Adding 4-week HCV RNA levels to the model did not change most baseline predictors, but showed that the odds of an SVR were reduced 41% for patients with 4-week HCV RNA <43 IU/mL (OR, 0.59; P <.001) and 58% for those with 4-week HCV RNA ≥43 IU/mL (OR, 0.42; P <.001), compared with patients with undetectable levels.

In GT2 patients, significant baseline predictors of lower SVR rates were an APRI >2 and a fibrosis-4 (FIB-4) index >3.25 in treatment-naive patients and a FIB-4 >3.25 in treatment-experienced patients.

Using the first multivariate model, treatment experience (OR, 0.55; P <.01) and an APRI >2 (OR, 0.39; P <.001) predicted markedly lower odds of a sustained virologic response. Both factors remained significant in the second multivariate model, along with 4-week HCV RNA <43 IU/mL (OR, 0.29; P <.001) and ≥43 IU/mL (OR, 0.21; P <.001), Dr. Backus reported.

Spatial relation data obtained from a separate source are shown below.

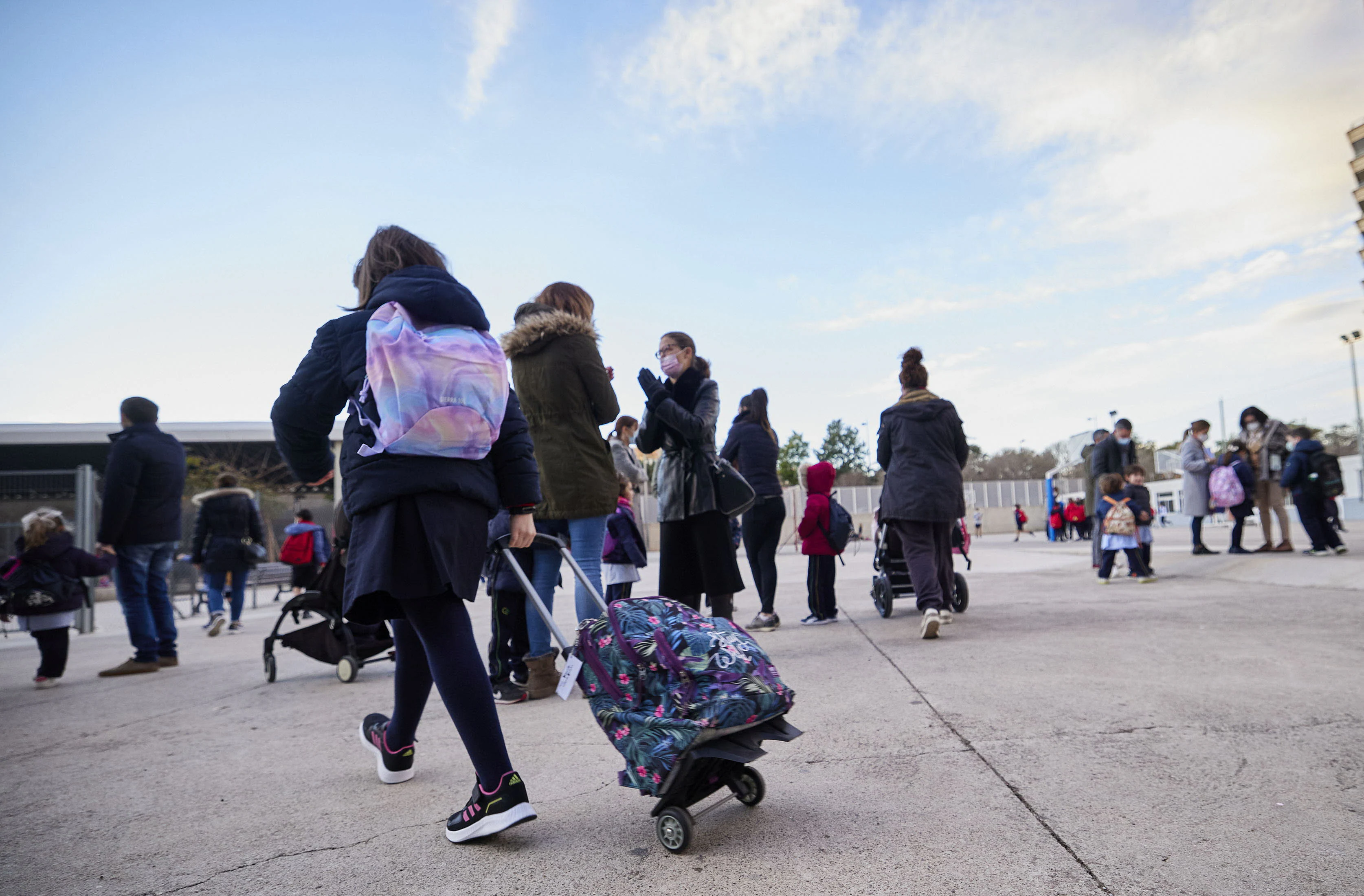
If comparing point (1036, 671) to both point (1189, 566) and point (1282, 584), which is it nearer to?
point (1282, 584)

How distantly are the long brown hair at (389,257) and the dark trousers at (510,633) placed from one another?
216 centimetres

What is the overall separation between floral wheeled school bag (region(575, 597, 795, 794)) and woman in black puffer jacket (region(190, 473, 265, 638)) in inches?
334

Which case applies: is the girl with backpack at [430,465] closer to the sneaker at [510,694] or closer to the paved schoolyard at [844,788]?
the paved schoolyard at [844,788]

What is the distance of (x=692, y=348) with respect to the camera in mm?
4914

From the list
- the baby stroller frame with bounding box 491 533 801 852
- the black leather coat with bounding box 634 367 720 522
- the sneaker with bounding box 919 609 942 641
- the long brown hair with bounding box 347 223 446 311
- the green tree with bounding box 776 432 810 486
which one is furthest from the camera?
the green tree with bounding box 776 432 810 486

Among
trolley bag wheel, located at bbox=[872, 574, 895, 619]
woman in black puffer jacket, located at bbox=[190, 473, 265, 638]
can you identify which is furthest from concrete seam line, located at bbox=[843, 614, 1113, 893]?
woman in black puffer jacket, located at bbox=[190, 473, 265, 638]

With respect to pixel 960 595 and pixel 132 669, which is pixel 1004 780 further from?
pixel 132 669

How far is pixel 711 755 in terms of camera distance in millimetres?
2215

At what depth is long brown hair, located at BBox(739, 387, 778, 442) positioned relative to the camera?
6.96 metres

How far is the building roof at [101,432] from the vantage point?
2519 cm

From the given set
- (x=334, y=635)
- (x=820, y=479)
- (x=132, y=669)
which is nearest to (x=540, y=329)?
(x=334, y=635)

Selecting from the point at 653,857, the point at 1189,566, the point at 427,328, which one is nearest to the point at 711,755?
the point at 653,857

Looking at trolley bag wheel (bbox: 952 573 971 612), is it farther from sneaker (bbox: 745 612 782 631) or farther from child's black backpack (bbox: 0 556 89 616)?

Study limitations were the lack of treatment randomization, testing and follow-up at the discretion of the provider, the use of surrogate laboratory markers (APRI or FIB-4) since few patients had biopsy or fibroscan results, and the lack of data on Q80K polymorphism status, she said.

Attendees questioned whether compliance could have caused such vastly lower SVR rates than reported in other trial settings. Dr. Backus acknowledged that she and her* colleagues did not do chart reviews of actual discontinuation rates, but argued that adherence rates of 70%-80% in regular clinical practice in other fields of medicine, such as infectious diseases, are considered incredibly high.